TEXT TO READ:
———

The stabilization of this feature will bring the very much needed parity and consistency of the language, in connection to the treatment of the temporary values for return values, with existing specification and future extension. Temporary values have been consistently throughout editions dropped first in the return statement, before the rest of the local variables. This change will also be consistent with the current become-statement implementation as per explicit tail call specification of rust-lang/rfcs#3407.

In general, this change should bring more consistency and unblocks future development that may involve lifetime assignment to temporary values.

dingxiangfei2009 commented 1 week ago

@rustbot labels +A-edition-2024

nikomatsakis commented 1 week ago

@rfcbot fcp merge

I am going to go ahead and kick off FCP. The full results of the crater run are not yet available, but regardless I am convinced that this is a good change for Rust.

———

AVAILABLE DATA:
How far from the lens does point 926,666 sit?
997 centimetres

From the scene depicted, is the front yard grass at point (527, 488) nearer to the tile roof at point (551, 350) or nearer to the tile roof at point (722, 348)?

———

Rewrite the Rust thread between "In general, this" and "change for Rust.", inclusive, renaming "crater run" to "test run". The data above is separate from the Rust thread.

CORRECT OUTPUT:
In general, this change should bring more consistency and unblocks future development that may involve lifetime assignment to temporary values.

dingxiangfei2009 commented 1 week ago

@rustbot labels +A-edition-2024

nikomatsakis commented 1 week ago

@rfcbot fcp merge

I am going to go ahead and kick off FCP. The full results of the test run are not yet available, but regardless I am convinced that this is a good change for Rust.